Er war ein Paar hundert Schritte längs dem Wall geführet, und waren die Zugänge des Walls militairisch besetzt, so daß wenig Menschen oben waren. Im Kreise ward ihm nochmals die Sentenz vorgelesen, ich kann aber hoch versichern, daß ich vor Betrübniß nichts gehöret habe, und wußt' auch nicht drey Worte zusammen zu bringen. Bei Vorlesung der Sentenz stund er ganz frey; wie solches vorbey, fragte er nach den Offiziers von den Gens d'Armes, gieng ihnen entgegen und nahm Abschied. Hernach ward er eingesegnet. Darauf gab er die Peruque an meinen Kerl, der ihm eine Mütze darreichte, ließ sich den Rock ausziehen und die Halsbinde aufmachen, riß sich selbst das Hemd herunter, ganz frey und munter, als wenn er sich sonsten zu einer serieusen Affaire präpariren sollen, gieng hin, knieete auf den Sand nieder, rückte sich die Mütze in die Augen und fing laut selbst an zu beten: ›Herr Jesu!

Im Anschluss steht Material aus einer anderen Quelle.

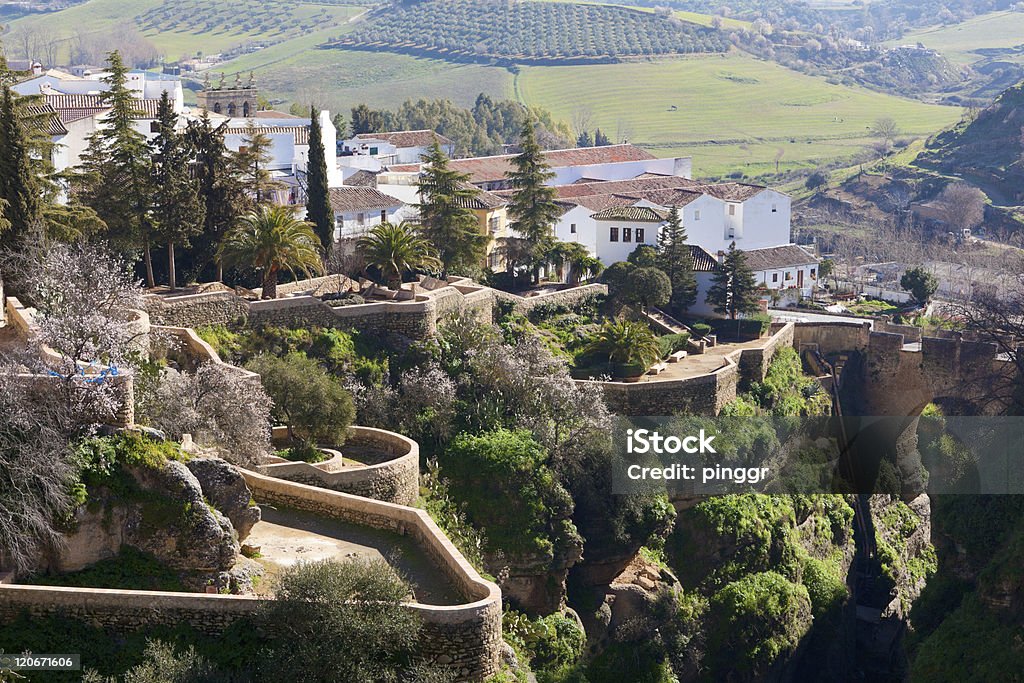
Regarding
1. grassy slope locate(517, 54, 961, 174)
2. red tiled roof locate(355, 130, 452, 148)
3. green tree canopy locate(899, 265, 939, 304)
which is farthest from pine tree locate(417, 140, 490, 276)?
grassy slope locate(517, 54, 961, 174)

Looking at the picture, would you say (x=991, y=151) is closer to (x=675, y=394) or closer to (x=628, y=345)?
(x=628, y=345)

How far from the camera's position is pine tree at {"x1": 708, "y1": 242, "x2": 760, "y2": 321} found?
49.4m

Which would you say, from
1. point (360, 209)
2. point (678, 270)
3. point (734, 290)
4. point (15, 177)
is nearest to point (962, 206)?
point (734, 290)

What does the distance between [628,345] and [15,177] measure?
60.5 ft

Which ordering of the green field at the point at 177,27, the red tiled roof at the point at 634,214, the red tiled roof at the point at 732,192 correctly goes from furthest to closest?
the green field at the point at 177,27 → the red tiled roof at the point at 732,192 → the red tiled roof at the point at 634,214

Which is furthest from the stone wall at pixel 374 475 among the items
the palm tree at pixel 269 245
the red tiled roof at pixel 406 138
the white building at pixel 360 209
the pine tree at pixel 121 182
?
the red tiled roof at pixel 406 138

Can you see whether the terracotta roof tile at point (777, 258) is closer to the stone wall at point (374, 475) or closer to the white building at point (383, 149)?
the white building at point (383, 149)

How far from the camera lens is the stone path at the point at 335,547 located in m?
23.2

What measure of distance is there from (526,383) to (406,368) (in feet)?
10.7

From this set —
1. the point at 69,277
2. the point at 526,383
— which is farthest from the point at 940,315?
the point at 69,277

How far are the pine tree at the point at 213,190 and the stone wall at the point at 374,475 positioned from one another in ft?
34.9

Dir leb' ich‹ usw. Weil er aber meinem Kerl gesagt, er sollt' ihm die Augen verbinden, sich aber hernach resolviret, die Mütze in die Augen zu ziehen, so wollte der Kerl, der schrecklich consterniret, ihm immer noch die Augen verbinden, bis von Katt ihm mit der Hand winkte und den Kopf schüttelte.
Darauf fing er nochmalen an zu beten: ›Herr Jesu!‹ welches noch nicht aus war, so flog der Kopf weg, welchen mein Kerl aufnahm, und wieder an seinen Ort setzte.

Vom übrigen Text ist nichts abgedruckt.